Representations and Warranties of Sellers.

As an inducement to Purchaser to enter into this Agreement and to consummate the
transactions contemplated herein, each Seller represents and warrants to
Purchaser as follows:

4.1

Authority.  

Such Seller has the right, power, authority and capacity to execute and deliver
this Agreement, to consummate the transactions contemplated hereby and to
perform his obligations under this Agreement. This Agreement constitutes the
legal, valid and binding obligation of such Seller, enforceable against such
Seller in accordance with the terms hereof.

 

4.2

 Ownership.  

Except as otherwise provided in Schedule 1, Such Seller is the sole record and
beneficial owner of such Seller’s Shares, has good and marketable title to such
Shares, free and clear of all Encumbrances (hereafter defined), other than
applicable restrictions under applicable securities laws, and has full legal
right and power to sell, transfer and deliver such Shares to Purchaser in
accordance with this Agreement. “Encumbrances” means any liens, pledges,
hypothecations, charges, adverse claims, options, preferential arrangements or
restrictions of any kind, including, without limitation, any restriction of the
use, voting, transfer, receipt of income or other exercise of any attributes of
ownership. Upon the execution and delivery of this Agreement, Purchaser will
receive good and marketable title to such Shares, free and clear of all
Encumbrances, other than restrictions imposed pursuant to any applicable
securities laws and regulations. There are no stockholders’ agreements, voting
trust, proxies, options, rights of first refusal or any other agreements or
understandings with respect to the Shares.

## Data section
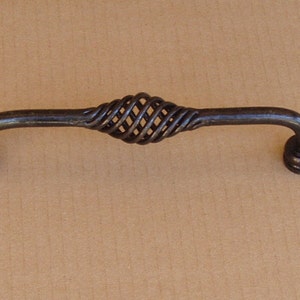 MP2041 8&quot;cc French style basket Pull. Antique black finish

## What you need to do
Please duplicate the representations and warranties passage starting at "As an inducement" and ending at "the terms hereof.". None of the material is needed here.

## Solution to this task
As an inducement to Purchaser to enter into this Agreement and to consummate the
transactions contemplated herein, each Seller represents and warrants to
Purchaser as follows:

4.1

Authority.  

Such Seller has the right, power, authority and capacity to execute and deliver
this Agreement, to consummate the transactions contemplated hereby and to
perform his obligations under this Agreement. This Agreement constitutes the
legal, valid and binding obligation of such Seller, enforceable against such
Seller in accordance with the terms hereof.